Donald Trump is elected as the next President of the United States of America for a reason. Among the promises made by him, the most notable one is the initiative to dismantle the Affordable Care Act, which is the most cherished legislation of the Left for the past eight years. Specifically, Trump promised to remove the individual mandate, which has driven up the cost of health insurance plans and decreased the actual care that many people got.
It seems that the President-elect understands economics quite well. It is obvious that when you force people to buy something, its cost will go up and the quality will go down. The case remains the same for a product or a service. However, Obamacare was not about decreasing the healthcare charges; instead, some say that it was about increasing the power of the government over people and the program aimed at making people much dependent on the federal policies for their health care.

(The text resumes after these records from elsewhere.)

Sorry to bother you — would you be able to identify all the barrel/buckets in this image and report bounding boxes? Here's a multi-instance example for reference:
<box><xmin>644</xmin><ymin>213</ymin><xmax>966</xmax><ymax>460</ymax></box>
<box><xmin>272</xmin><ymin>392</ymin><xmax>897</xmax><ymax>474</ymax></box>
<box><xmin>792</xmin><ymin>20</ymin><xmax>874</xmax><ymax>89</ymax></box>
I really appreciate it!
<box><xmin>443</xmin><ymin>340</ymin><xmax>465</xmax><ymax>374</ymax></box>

President-elect Donald Trump understands the danger of this. His selection for the secretary of Health and Human Services, Tom Price, said that the promises made by Trump on his campaigns are more than just words. Dr. Price was one among the few Republicans who opposed the individual mandate of Obamacare. He even succeeded in putting an actual bill to oppose the Patient Protection and Affordable Care Act, but the bill was vetoed.
The stab of Dr. Price at ACA was symbolic, like his nomination by Donald Trump. Like President-elect Donald Trump, Price is also much serious about changing things in the healthcare sector. However, reports say that Price is not just planning to change Obamacare, instead he believes that HHS is in urgent need of accounting and oversight.
Dr. Price says that HHS has an annual budget of more than a trillion dollars and a lion share of the money is spent on unnecessary things. Price is positive about controlling expenses at HHS and stop wasteful, extravagant, and inappropriate use of these dollars.
He noted that questionable activities of the National Institutes of Health (NIH), which is a sub-bureaucracy under HHS umbrella, should be put to end soon. One among such disputed activities is the diversion of taxpayer dollars to an appendage of WHO, called the Agency for Research on Cancer, which is accused of using political science to classify things as carcinogens.